◆ **Text block**:

* * *

# Word2Vec


## Embedding model - training  

In [None]:
# w2v hyperparameters: 
vec_size = 100
window = 7
epochs = 15

In [None]:
print('Preprocessing train data...', end=' ', flush=True)
labels_train, corpus_train = get_data('train')
labels_valid, corpus_valid = get_data('dev')
labels_test, corpus_test = get_data('test')
print('done.', flush=True)

In [None]:
print('Training w2v model...', end=' ', flush=True)
    model = Word2Vec(sentences=corpus_train, vector_size=vec_size,
                     window=window, min_count=1, workers=4, epochs=epochs)
    model.save(
        "trained_models/word2vec_{}_{}_{}.model".format(vec_size, window, epochs))
    print('done.', flush=True)

## Embedding model - evaluation

We chose the hyperparameters for the w2v model based on the following evaluation, which yielded the parameters above

In [None]:
# take a look at the eval metrics from word2vec word pairs: 
word_sim = model.wv.evaluate_word_pairs(datapath('wordsim353.tsv'))
print('output from word pairs: ')
print(word_sim)

## Classification with word2vec embedding - preprocessing


We first need to preprocess the data by embedding the words and averaging them

In [None]:
# map text to vectors and average each sentence to one vector:
all_vector_texts = []
all_labels = []
not_in_model = []
for text, labels in zip([corpus_train, corpus_valid, corpus_test], [labels_train, labels_valid,labels_test]):
    delete_labels = []
    vector_text = []
    for i,sentence in enumerate(text):
        # assert that sentence is not empty:
        if sentence == []:
            delete_labels.append(i)
            continue

        feature_vec = []
        for word in sentence:
            try:
                feature_vec.append(w2v_model.wv[word])
            except Exception:
                not_in_model.append(word)

        mean = np.array(feature_vec).mean(axis=0)

* * *

◆ **Recorded data**:
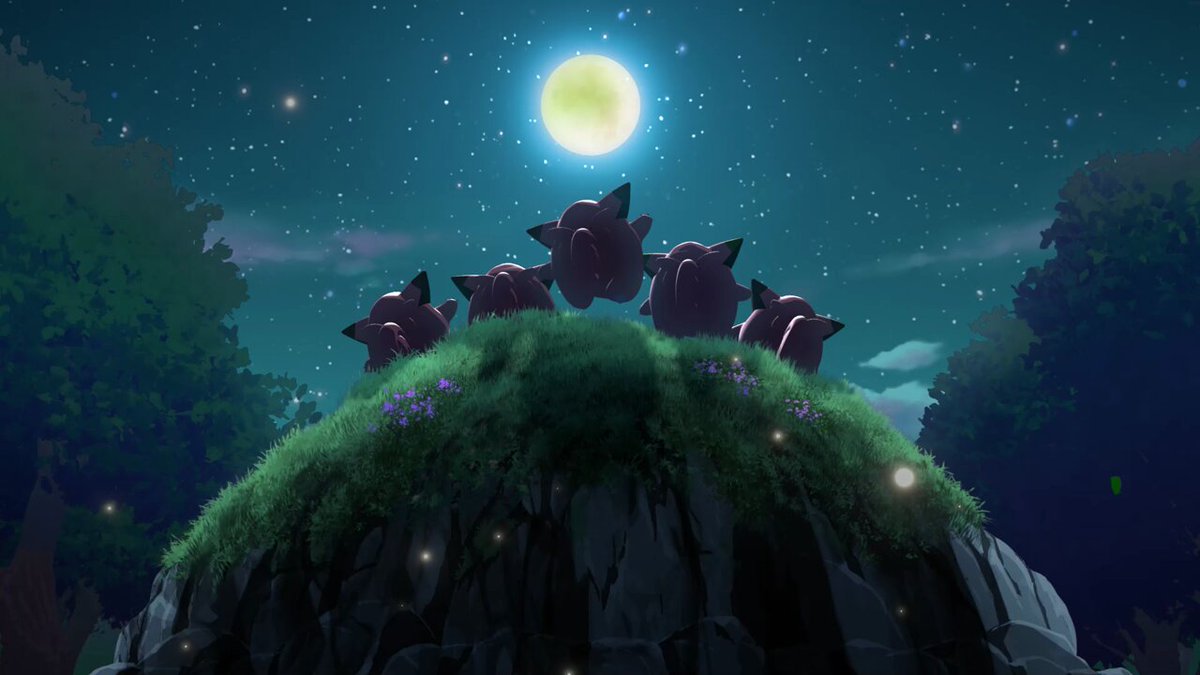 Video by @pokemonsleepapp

* * *

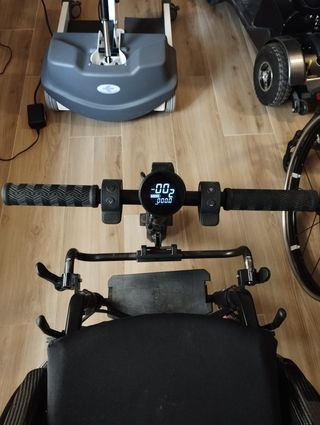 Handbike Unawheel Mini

* * *

◆ **Task requirements**:
(A) Reproduce a passage of the Word2Vec text verbatim, starting with "labels_test, corpus_test = get_data('test')" and going on through "min_count=1, workers=4, epochs=epochs)".
(B) What window size does the Word2Vec text set among its hyperparameters?

◆ **Solutions for each task**:
(A)
labels_test, corpus_test = get_data('test')
print('done.', flush=True)

In [None]:
print('Training w2v model...', end=' ', flush=True)
    model = Word2Vec(sentences=corpus_train, vector_size=vec_size,
                     window=window, min_count=1, workers=4, epochs=epochs)

(B) 7